“I don’t perform for small-town politics,” I say flatly. “Even now, being here, I can’t change that about myself.”
“No,” she snaps, “you posture.”
My jaw tightens. “Posture?”
“You stand there, controlled and stoic and noble, like silence is power.”
“It is.”
“It’s also distance.”
I move closer until the table digs into her hips. “You think this is about distance?”
“I think,” she says, breath hitching but not stepping away, “that you don’t know how to let anyone stand next to you without trying to position them.”
“Position them how?”
“Behind you.”
My hand slams down on the table beside her.
She doesn’t flinch.
That shouldn’t turn me on.
It does.
“You don’t understand the kind of men who look for weakness,” I say quietly.
“And you don’t understand that I’m not one,” she shoots back.
“You’re tying yourself to something that can get ugly.”
“I already tied myself to it,” she says. “Even if staying wasn’t exactly my idea at the time.”
There’s heat in her eyes now.
“You were supposed to pass through,” I say.
She laughs once, sharply. “I was supposed to scatter ashes and disappear.

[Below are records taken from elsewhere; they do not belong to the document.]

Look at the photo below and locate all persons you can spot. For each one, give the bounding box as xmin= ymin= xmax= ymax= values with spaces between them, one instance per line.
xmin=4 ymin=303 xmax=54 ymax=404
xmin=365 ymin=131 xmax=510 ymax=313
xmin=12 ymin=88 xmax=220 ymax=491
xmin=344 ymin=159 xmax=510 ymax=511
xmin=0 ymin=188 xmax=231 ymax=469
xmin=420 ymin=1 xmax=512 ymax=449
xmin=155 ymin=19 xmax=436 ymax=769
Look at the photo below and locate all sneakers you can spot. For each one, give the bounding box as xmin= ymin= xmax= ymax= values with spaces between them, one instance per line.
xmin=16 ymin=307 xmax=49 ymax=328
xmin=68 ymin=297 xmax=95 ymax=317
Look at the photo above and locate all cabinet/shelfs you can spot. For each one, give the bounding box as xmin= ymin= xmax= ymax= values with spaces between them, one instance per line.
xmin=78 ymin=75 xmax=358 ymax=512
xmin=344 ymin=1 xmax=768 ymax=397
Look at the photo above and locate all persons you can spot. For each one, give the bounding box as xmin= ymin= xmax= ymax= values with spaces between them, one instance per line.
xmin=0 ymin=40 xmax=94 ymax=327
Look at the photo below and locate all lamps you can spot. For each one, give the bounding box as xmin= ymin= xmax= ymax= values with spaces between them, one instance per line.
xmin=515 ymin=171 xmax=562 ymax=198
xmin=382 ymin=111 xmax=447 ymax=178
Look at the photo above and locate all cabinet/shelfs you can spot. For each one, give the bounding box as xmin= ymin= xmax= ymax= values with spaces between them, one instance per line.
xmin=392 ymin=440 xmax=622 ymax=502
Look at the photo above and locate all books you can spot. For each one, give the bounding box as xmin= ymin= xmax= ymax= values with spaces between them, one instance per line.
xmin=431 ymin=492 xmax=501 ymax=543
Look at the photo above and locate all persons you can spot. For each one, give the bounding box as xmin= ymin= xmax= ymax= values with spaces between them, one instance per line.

That was the plan. Two weeks. Closure. Goodbye.”
“And?”
“Remember? You didn’t exactly let that happen.”
Silence.
“I painted your walls,” she continues. “I’m planning your events. I defended your name in a gym full of folding chairs and pearl necklaces.”
“You didn’t have to.”
“I wanted to.”
“You think this bake sale fixes what I was?” I ask.
She steps even closer.
“I think this bake sale shows who you are.”